> Extract to read
╭──
Organic Gardening Compost Tips

For anybody interested in organic gardening compost is a vital part of the picture. Food and backyard waste can make up 25% of all of our garbage and there is no need ever to throw any of it into the general garbage where it will clog up the landfill sites producing dangerous methane.

What Is Compost

Compost is what is produced when organic materials have decomposed in an aerobic situation with the help of worms and microbes. The process takes up to a year depending on weather and other conditions. It is nutrient-rich, fine textured and perfect for adding to garden soil.

What You Can Compost

Pretty much all organic waste can be composted. Here are a few examples to get you started.

- Food scraps and peelings (vegetables, fruit and grains)
- Fallen leaves
- Yard clippings
- Shredded paper
- Paper towels and napkins
- Scraps of cotton or other natural fabric and thread
- Wool
- Lint from dryers and vacuum cleaners
- Nut and egg shells
- Sawdust
- Lawn trimmings (can be composted or simply left on the lawn to break down and feed the growing grass).
╰──
> Supplied records
╭──
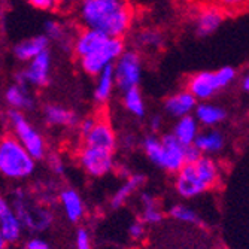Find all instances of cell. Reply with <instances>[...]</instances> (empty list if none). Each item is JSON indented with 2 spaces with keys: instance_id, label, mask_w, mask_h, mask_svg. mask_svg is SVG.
Wrapping results in <instances>:
<instances>
[{
  "instance_id": "cell-29",
  "label": "cell",
  "mask_w": 249,
  "mask_h": 249,
  "mask_svg": "<svg viewBox=\"0 0 249 249\" xmlns=\"http://www.w3.org/2000/svg\"><path fill=\"white\" fill-rule=\"evenodd\" d=\"M45 36L48 37V40H54L63 45H66L67 40H71L73 43V39H71L69 32H67L63 22L55 21V19H50L45 22Z\"/></svg>"
},
{
  "instance_id": "cell-17",
  "label": "cell",
  "mask_w": 249,
  "mask_h": 249,
  "mask_svg": "<svg viewBox=\"0 0 249 249\" xmlns=\"http://www.w3.org/2000/svg\"><path fill=\"white\" fill-rule=\"evenodd\" d=\"M48 37L45 35L40 36H33L30 39H24L21 40L19 43H17L14 47V55L17 60L29 63L30 60H33L35 57H37L40 53L48 50Z\"/></svg>"
},
{
  "instance_id": "cell-19",
  "label": "cell",
  "mask_w": 249,
  "mask_h": 249,
  "mask_svg": "<svg viewBox=\"0 0 249 249\" xmlns=\"http://www.w3.org/2000/svg\"><path fill=\"white\" fill-rule=\"evenodd\" d=\"M5 100L14 110H32L35 106V99L30 93V89L24 84H12L5 93Z\"/></svg>"
},
{
  "instance_id": "cell-23",
  "label": "cell",
  "mask_w": 249,
  "mask_h": 249,
  "mask_svg": "<svg viewBox=\"0 0 249 249\" xmlns=\"http://www.w3.org/2000/svg\"><path fill=\"white\" fill-rule=\"evenodd\" d=\"M164 45V35L152 27L142 29L134 36V51H157Z\"/></svg>"
},
{
  "instance_id": "cell-7",
  "label": "cell",
  "mask_w": 249,
  "mask_h": 249,
  "mask_svg": "<svg viewBox=\"0 0 249 249\" xmlns=\"http://www.w3.org/2000/svg\"><path fill=\"white\" fill-rule=\"evenodd\" d=\"M12 211L22 224V229L30 231H43L47 230L53 222V212L45 208L40 203L30 201L29 197L18 191L14 197Z\"/></svg>"
},
{
  "instance_id": "cell-42",
  "label": "cell",
  "mask_w": 249,
  "mask_h": 249,
  "mask_svg": "<svg viewBox=\"0 0 249 249\" xmlns=\"http://www.w3.org/2000/svg\"><path fill=\"white\" fill-rule=\"evenodd\" d=\"M240 85H242V89H243V91L249 94V72H248L246 75H243Z\"/></svg>"
},
{
  "instance_id": "cell-39",
  "label": "cell",
  "mask_w": 249,
  "mask_h": 249,
  "mask_svg": "<svg viewBox=\"0 0 249 249\" xmlns=\"http://www.w3.org/2000/svg\"><path fill=\"white\" fill-rule=\"evenodd\" d=\"M9 211H11V206L8 205V201H6L2 196H0V216L5 215V213L9 212Z\"/></svg>"
},
{
  "instance_id": "cell-9",
  "label": "cell",
  "mask_w": 249,
  "mask_h": 249,
  "mask_svg": "<svg viewBox=\"0 0 249 249\" xmlns=\"http://www.w3.org/2000/svg\"><path fill=\"white\" fill-rule=\"evenodd\" d=\"M51 53L47 50L40 53L37 57L30 60L24 69H21L15 75V82L24 84L27 87H45L50 82L51 76Z\"/></svg>"
},
{
  "instance_id": "cell-8",
  "label": "cell",
  "mask_w": 249,
  "mask_h": 249,
  "mask_svg": "<svg viewBox=\"0 0 249 249\" xmlns=\"http://www.w3.org/2000/svg\"><path fill=\"white\" fill-rule=\"evenodd\" d=\"M112 67L117 88L125 91L139 85L142 78V58L138 51H124Z\"/></svg>"
},
{
  "instance_id": "cell-40",
  "label": "cell",
  "mask_w": 249,
  "mask_h": 249,
  "mask_svg": "<svg viewBox=\"0 0 249 249\" xmlns=\"http://www.w3.org/2000/svg\"><path fill=\"white\" fill-rule=\"evenodd\" d=\"M151 130L152 131H160L161 130V118L160 117H154L151 120Z\"/></svg>"
},
{
  "instance_id": "cell-44",
  "label": "cell",
  "mask_w": 249,
  "mask_h": 249,
  "mask_svg": "<svg viewBox=\"0 0 249 249\" xmlns=\"http://www.w3.org/2000/svg\"><path fill=\"white\" fill-rule=\"evenodd\" d=\"M188 2H200V3H205L208 0H188Z\"/></svg>"
},
{
  "instance_id": "cell-32",
  "label": "cell",
  "mask_w": 249,
  "mask_h": 249,
  "mask_svg": "<svg viewBox=\"0 0 249 249\" xmlns=\"http://www.w3.org/2000/svg\"><path fill=\"white\" fill-rule=\"evenodd\" d=\"M213 3L224 14H239L249 8V0H213Z\"/></svg>"
},
{
  "instance_id": "cell-2",
  "label": "cell",
  "mask_w": 249,
  "mask_h": 249,
  "mask_svg": "<svg viewBox=\"0 0 249 249\" xmlns=\"http://www.w3.org/2000/svg\"><path fill=\"white\" fill-rule=\"evenodd\" d=\"M219 178L218 164L209 157H200L194 163H187L176 172V191L185 197L193 198L212 188Z\"/></svg>"
},
{
  "instance_id": "cell-16",
  "label": "cell",
  "mask_w": 249,
  "mask_h": 249,
  "mask_svg": "<svg viewBox=\"0 0 249 249\" xmlns=\"http://www.w3.org/2000/svg\"><path fill=\"white\" fill-rule=\"evenodd\" d=\"M109 36L97 32V30H91V29H82L75 37H73V43H72V50L73 54L76 55V58H81L87 54H89L91 51H94L97 47L107 39Z\"/></svg>"
},
{
  "instance_id": "cell-11",
  "label": "cell",
  "mask_w": 249,
  "mask_h": 249,
  "mask_svg": "<svg viewBox=\"0 0 249 249\" xmlns=\"http://www.w3.org/2000/svg\"><path fill=\"white\" fill-rule=\"evenodd\" d=\"M82 145L114 152L117 148V134L110 121L106 117L97 115L91 130L82 136Z\"/></svg>"
},
{
  "instance_id": "cell-27",
  "label": "cell",
  "mask_w": 249,
  "mask_h": 249,
  "mask_svg": "<svg viewBox=\"0 0 249 249\" xmlns=\"http://www.w3.org/2000/svg\"><path fill=\"white\" fill-rule=\"evenodd\" d=\"M0 233H2L6 243H14L19 240L22 233V224L12 209L0 216Z\"/></svg>"
},
{
  "instance_id": "cell-35",
  "label": "cell",
  "mask_w": 249,
  "mask_h": 249,
  "mask_svg": "<svg viewBox=\"0 0 249 249\" xmlns=\"http://www.w3.org/2000/svg\"><path fill=\"white\" fill-rule=\"evenodd\" d=\"M128 236L133 240H141L145 236V224L139 219V221H133L128 225Z\"/></svg>"
},
{
  "instance_id": "cell-5",
  "label": "cell",
  "mask_w": 249,
  "mask_h": 249,
  "mask_svg": "<svg viewBox=\"0 0 249 249\" xmlns=\"http://www.w3.org/2000/svg\"><path fill=\"white\" fill-rule=\"evenodd\" d=\"M8 123L14 138L26 148L35 160H42L47 154V143L43 136L32 125L26 115L19 110L11 109L8 114Z\"/></svg>"
},
{
  "instance_id": "cell-31",
  "label": "cell",
  "mask_w": 249,
  "mask_h": 249,
  "mask_svg": "<svg viewBox=\"0 0 249 249\" xmlns=\"http://www.w3.org/2000/svg\"><path fill=\"white\" fill-rule=\"evenodd\" d=\"M213 75H215V81H216V85H218V89L227 88L229 85H231L236 78H237V71L231 66H224V67H219L218 71H213Z\"/></svg>"
},
{
  "instance_id": "cell-24",
  "label": "cell",
  "mask_w": 249,
  "mask_h": 249,
  "mask_svg": "<svg viewBox=\"0 0 249 249\" xmlns=\"http://www.w3.org/2000/svg\"><path fill=\"white\" fill-rule=\"evenodd\" d=\"M225 143V139H224V134L219 131V130H215V128H211L208 131H203L197 134V138L194 141V146L203 154H213V152H218L222 149Z\"/></svg>"
},
{
  "instance_id": "cell-30",
  "label": "cell",
  "mask_w": 249,
  "mask_h": 249,
  "mask_svg": "<svg viewBox=\"0 0 249 249\" xmlns=\"http://www.w3.org/2000/svg\"><path fill=\"white\" fill-rule=\"evenodd\" d=\"M169 215L172 218L178 219V221H182V222H187V224H201L198 215L193 209H190V208H187L184 205L172 206L170 211H169Z\"/></svg>"
},
{
  "instance_id": "cell-36",
  "label": "cell",
  "mask_w": 249,
  "mask_h": 249,
  "mask_svg": "<svg viewBox=\"0 0 249 249\" xmlns=\"http://www.w3.org/2000/svg\"><path fill=\"white\" fill-rule=\"evenodd\" d=\"M24 249H51L50 243L40 237H32L30 240L26 242Z\"/></svg>"
},
{
  "instance_id": "cell-6",
  "label": "cell",
  "mask_w": 249,
  "mask_h": 249,
  "mask_svg": "<svg viewBox=\"0 0 249 249\" xmlns=\"http://www.w3.org/2000/svg\"><path fill=\"white\" fill-rule=\"evenodd\" d=\"M124 51L125 43L121 37H107L94 51L78 58V63L82 72L96 78L103 69L114 66V63Z\"/></svg>"
},
{
  "instance_id": "cell-20",
  "label": "cell",
  "mask_w": 249,
  "mask_h": 249,
  "mask_svg": "<svg viewBox=\"0 0 249 249\" xmlns=\"http://www.w3.org/2000/svg\"><path fill=\"white\" fill-rule=\"evenodd\" d=\"M194 118L198 124L205 127H215L227 118V112L224 107L212 103H200L194 109Z\"/></svg>"
},
{
  "instance_id": "cell-28",
  "label": "cell",
  "mask_w": 249,
  "mask_h": 249,
  "mask_svg": "<svg viewBox=\"0 0 249 249\" xmlns=\"http://www.w3.org/2000/svg\"><path fill=\"white\" fill-rule=\"evenodd\" d=\"M123 103H124V107L131 115L138 117V118H142L145 115V112H146L145 100H143V96L141 93L139 87H133L130 89H125L124 96H123Z\"/></svg>"
},
{
  "instance_id": "cell-34",
  "label": "cell",
  "mask_w": 249,
  "mask_h": 249,
  "mask_svg": "<svg viewBox=\"0 0 249 249\" xmlns=\"http://www.w3.org/2000/svg\"><path fill=\"white\" fill-rule=\"evenodd\" d=\"M27 2L39 9V11H45V12H51L58 9V0H27Z\"/></svg>"
},
{
  "instance_id": "cell-25",
  "label": "cell",
  "mask_w": 249,
  "mask_h": 249,
  "mask_svg": "<svg viewBox=\"0 0 249 249\" xmlns=\"http://www.w3.org/2000/svg\"><path fill=\"white\" fill-rule=\"evenodd\" d=\"M172 134L184 146L193 145L196 138H197V134H198V123H197V120L193 115L178 118V123H176Z\"/></svg>"
},
{
  "instance_id": "cell-38",
  "label": "cell",
  "mask_w": 249,
  "mask_h": 249,
  "mask_svg": "<svg viewBox=\"0 0 249 249\" xmlns=\"http://www.w3.org/2000/svg\"><path fill=\"white\" fill-rule=\"evenodd\" d=\"M78 0H58V8L61 9H71L73 6H76Z\"/></svg>"
},
{
  "instance_id": "cell-10",
  "label": "cell",
  "mask_w": 249,
  "mask_h": 249,
  "mask_svg": "<svg viewBox=\"0 0 249 249\" xmlns=\"http://www.w3.org/2000/svg\"><path fill=\"white\" fill-rule=\"evenodd\" d=\"M78 161L89 176L94 178L107 175L115 166L114 152L85 145H82V148L78 152Z\"/></svg>"
},
{
  "instance_id": "cell-33",
  "label": "cell",
  "mask_w": 249,
  "mask_h": 249,
  "mask_svg": "<svg viewBox=\"0 0 249 249\" xmlns=\"http://www.w3.org/2000/svg\"><path fill=\"white\" fill-rule=\"evenodd\" d=\"M75 249H91V237L88 230L79 229L75 236Z\"/></svg>"
},
{
  "instance_id": "cell-14",
  "label": "cell",
  "mask_w": 249,
  "mask_h": 249,
  "mask_svg": "<svg viewBox=\"0 0 249 249\" xmlns=\"http://www.w3.org/2000/svg\"><path fill=\"white\" fill-rule=\"evenodd\" d=\"M58 203L66 215V218L71 222H79L85 215V205L82 197L73 188H64L58 194Z\"/></svg>"
},
{
  "instance_id": "cell-13",
  "label": "cell",
  "mask_w": 249,
  "mask_h": 249,
  "mask_svg": "<svg viewBox=\"0 0 249 249\" xmlns=\"http://www.w3.org/2000/svg\"><path fill=\"white\" fill-rule=\"evenodd\" d=\"M187 91L191 93L196 100H209L218 93L213 71H203L191 75L187 81Z\"/></svg>"
},
{
  "instance_id": "cell-26",
  "label": "cell",
  "mask_w": 249,
  "mask_h": 249,
  "mask_svg": "<svg viewBox=\"0 0 249 249\" xmlns=\"http://www.w3.org/2000/svg\"><path fill=\"white\" fill-rule=\"evenodd\" d=\"M141 203H142V216L141 221L143 224H158L161 222L164 218V213L160 208V203L157 198L149 194V193H142L141 196Z\"/></svg>"
},
{
  "instance_id": "cell-41",
  "label": "cell",
  "mask_w": 249,
  "mask_h": 249,
  "mask_svg": "<svg viewBox=\"0 0 249 249\" xmlns=\"http://www.w3.org/2000/svg\"><path fill=\"white\" fill-rule=\"evenodd\" d=\"M51 166H53V169H54L55 172H58V173L63 172V163H61L60 158L54 157V158H53V161H51Z\"/></svg>"
},
{
  "instance_id": "cell-12",
  "label": "cell",
  "mask_w": 249,
  "mask_h": 249,
  "mask_svg": "<svg viewBox=\"0 0 249 249\" xmlns=\"http://www.w3.org/2000/svg\"><path fill=\"white\" fill-rule=\"evenodd\" d=\"M225 18V14L222 9H219L215 3H205L201 5L193 18L194 32L200 37H208L212 33H215Z\"/></svg>"
},
{
  "instance_id": "cell-21",
  "label": "cell",
  "mask_w": 249,
  "mask_h": 249,
  "mask_svg": "<svg viewBox=\"0 0 249 249\" xmlns=\"http://www.w3.org/2000/svg\"><path fill=\"white\" fill-rule=\"evenodd\" d=\"M115 87L117 85H115V76H114V67L109 66L96 76L94 100L99 105L107 103L112 97V93H114Z\"/></svg>"
},
{
  "instance_id": "cell-4",
  "label": "cell",
  "mask_w": 249,
  "mask_h": 249,
  "mask_svg": "<svg viewBox=\"0 0 249 249\" xmlns=\"http://www.w3.org/2000/svg\"><path fill=\"white\" fill-rule=\"evenodd\" d=\"M36 160L12 134L0 136V175L6 179H26L33 175Z\"/></svg>"
},
{
  "instance_id": "cell-45",
  "label": "cell",
  "mask_w": 249,
  "mask_h": 249,
  "mask_svg": "<svg viewBox=\"0 0 249 249\" xmlns=\"http://www.w3.org/2000/svg\"><path fill=\"white\" fill-rule=\"evenodd\" d=\"M0 124H2V120H0Z\"/></svg>"
},
{
  "instance_id": "cell-15",
  "label": "cell",
  "mask_w": 249,
  "mask_h": 249,
  "mask_svg": "<svg viewBox=\"0 0 249 249\" xmlns=\"http://www.w3.org/2000/svg\"><path fill=\"white\" fill-rule=\"evenodd\" d=\"M196 106H197L196 97L191 93H188L187 89L178 91L164 100L166 112L175 118H182V117L191 115V112L196 109Z\"/></svg>"
},
{
  "instance_id": "cell-22",
  "label": "cell",
  "mask_w": 249,
  "mask_h": 249,
  "mask_svg": "<svg viewBox=\"0 0 249 249\" xmlns=\"http://www.w3.org/2000/svg\"><path fill=\"white\" fill-rule=\"evenodd\" d=\"M145 180H146V178L143 175H131V176H128L125 182L117 190V193L114 196H112L110 206L114 209H118V208L124 206L127 203V200L145 184Z\"/></svg>"
},
{
  "instance_id": "cell-1",
  "label": "cell",
  "mask_w": 249,
  "mask_h": 249,
  "mask_svg": "<svg viewBox=\"0 0 249 249\" xmlns=\"http://www.w3.org/2000/svg\"><path fill=\"white\" fill-rule=\"evenodd\" d=\"M76 15L82 29L123 39L131 29L134 9L128 0H78Z\"/></svg>"
},
{
  "instance_id": "cell-43",
  "label": "cell",
  "mask_w": 249,
  "mask_h": 249,
  "mask_svg": "<svg viewBox=\"0 0 249 249\" xmlns=\"http://www.w3.org/2000/svg\"><path fill=\"white\" fill-rule=\"evenodd\" d=\"M6 240L3 239V236H2V233H0V249H6Z\"/></svg>"
},
{
  "instance_id": "cell-3",
  "label": "cell",
  "mask_w": 249,
  "mask_h": 249,
  "mask_svg": "<svg viewBox=\"0 0 249 249\" xmlns=\"http://www.w3.org/2000/svg\"><path fill=\"white\" fill-rule=\"evenodd\" d=\"M143 151L149 160L163 170L176 173L187 164L185 149L173 134H164L163 138L148 136L142 142Z\"/></svg>"
},
{
  "instance_id": "cell-37",
  "label": "cell",
  "mask_w": 249,
  "mask_h": 249,
  "mask_svg": "<svg viewBox=\"0 0 249 249\" xmlns=\"http://www.w3.org/2000/svg\"><path fill=\"white\" fill-rule=\"evenodd\" d=\"M185 157H187V163H194V161H197L198 158L201 157V152L194 145H190L185 149Z\"/></svg>"
},
{
  "instance_id": "cell-18",
  "label": "cell",
  "mask_w": 249,
  "mask_h": 249,
  "mask_svg": "<svg viewBox=\"0 0 249 249\" xmlns=\"http://www.w3.org/2000/svg\"><path fill=\"white\" fill-rule=\"evenodd\" d=\"M43 120L53 127H73L76 125L78 115L72 109H67L61 105H47L43 107Z\"/></svg>"
}]
</instances>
╰──
In the compost tips, how long does the composting process take?

> Finished answer
Up to a year, depending on weather and other conditions.